BEGIN

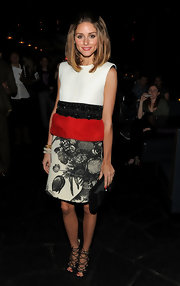Olivia Palermo accented her multi-textured evening look with a black satin clutch.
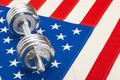 Metal dumbbell over US flag as symbol of healthy nation - studio shot - PhotoDune Item for Sale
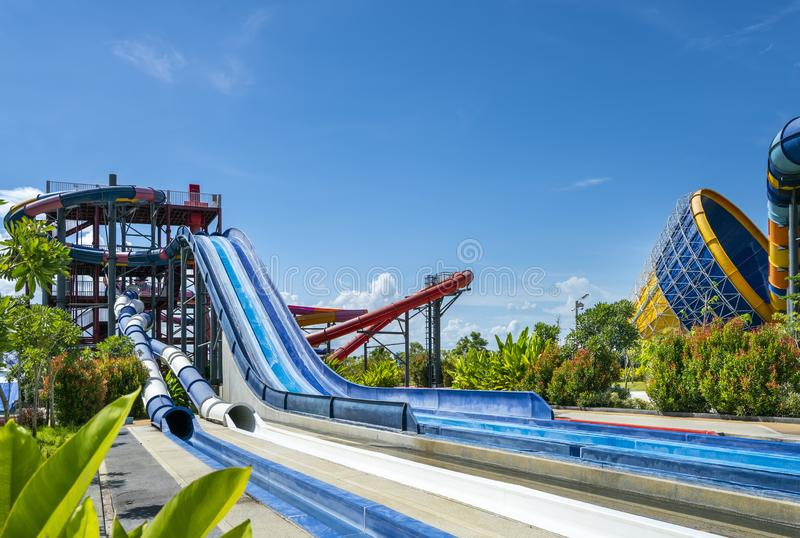 Kolorowy wielki suwak przy rozrywki wody parkiem lub aquapark w pięknym niebieskie niebo dniu zdjęcia royalty free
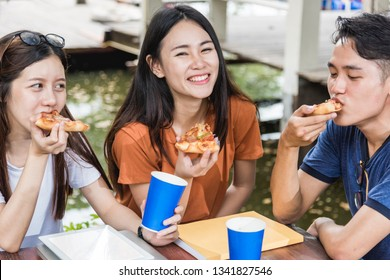 Students group woman and man eating pizza together with cheese delicious having fun and enjoy party at outdoor university, Education concept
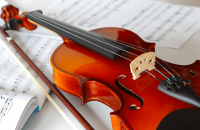 violin on top of sheet music
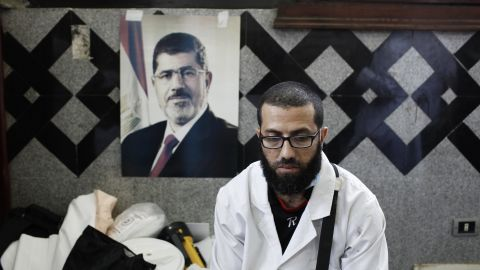 A medic pauses at a field hospital in Cairo on July 27 after tending to the bodies of Morsy supporters reportedly killed in fighting.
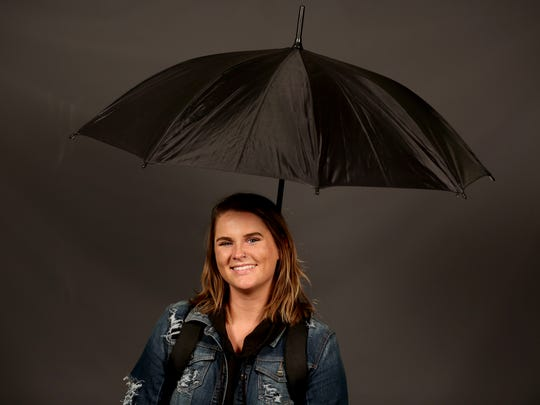 Statesman Journal entertainment reporter Abby Luschei tries the Baby Blooms Hands Free Sling Umbrella at the Statesman Journal in Salem on Thursday, Nov. 2, 2017.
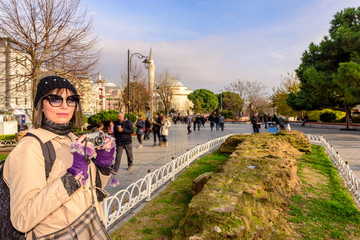 Beautiful woman takes pictures in Istanbul,Turkey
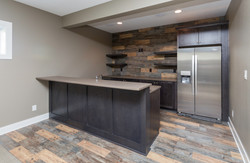 Bar in Finished Basement by Best Home Builder in Des Moines
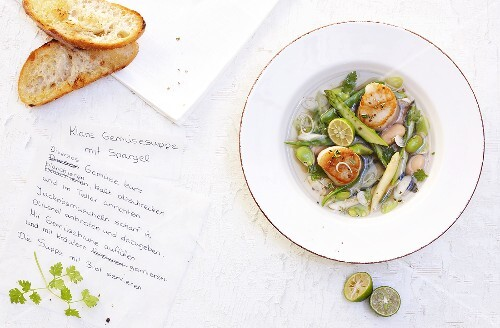Clear vegetable soup with asparagus and scallops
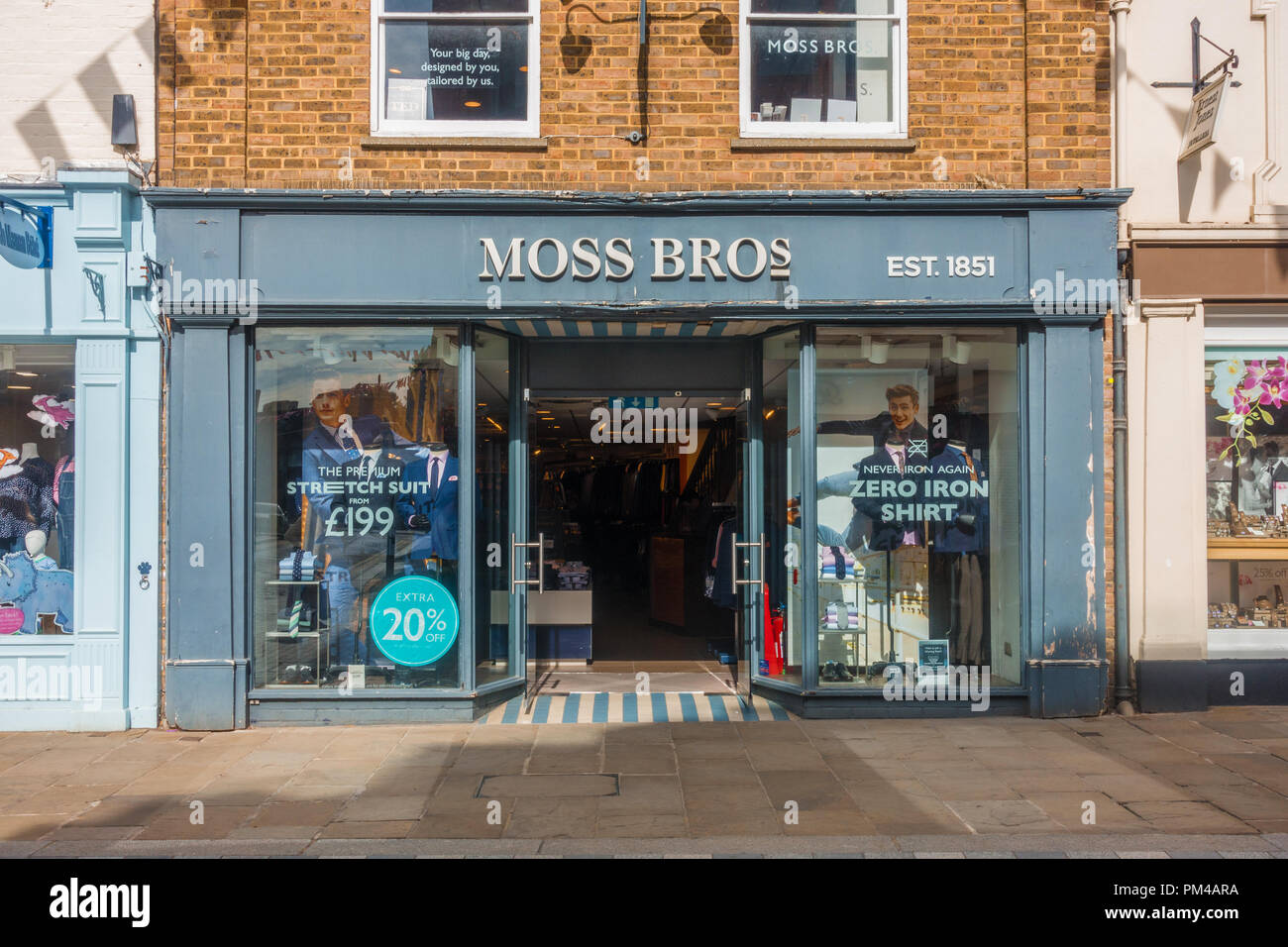 the moss Bros men's fashion store on Peascod Street in Windsor, UK. - Stock Image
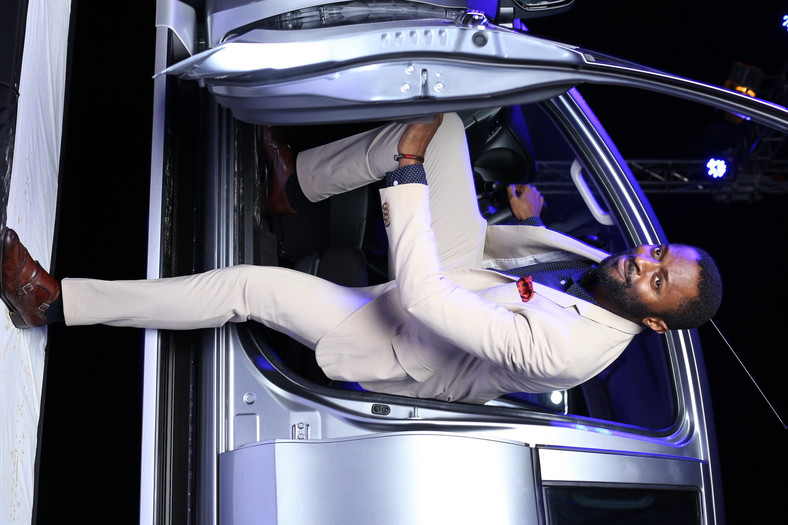 Actor, Ozyy Agu, posing  with the new Mitsubishi L200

END

Problem:
What is needed is an exact copy of the entries, without any images.

Answer box:
Olivia Palermo accented her multi-textured evening look with a black satin clutch.
 Metal dumbbell over US flag as symbol of healthy nation - studio shot - PhotoDune Item for Sale
 Kolorowy wielki suwak przy rozrywki wody parkiem lub aquapark w pięknym niebieskie niebo dniu zdjęcia royalty free
 Students group woman and man eating pizza together with cheese delicious having fun and enjoy party at outdoor university, Education concept
 violin on top of sheet music
 A medic pauses at a field hospital in Cairo on July 27 after tending to the bodies of Morsy supporters reportedly killed in fighting.
 Statesman Journal entertainment reporter Abby Luschei tries the Baby Blooms Hands Free Sling Umbrella at the Statesman Journal in Salem on Thursday, Nov. 2, 2017.
 Beautiful woman takes pictures in Istanbul,Turkey
 Bar in Finished Basement by Best Home Builder in Des Moines
Clear vegetable soup with asparagus and scallops
 the moss Bros men's fashion store on Peascod Street in Windsor, UK. - Stock Image
 Actor, Ozyy Agu, posing  with the new Mitsubishi L200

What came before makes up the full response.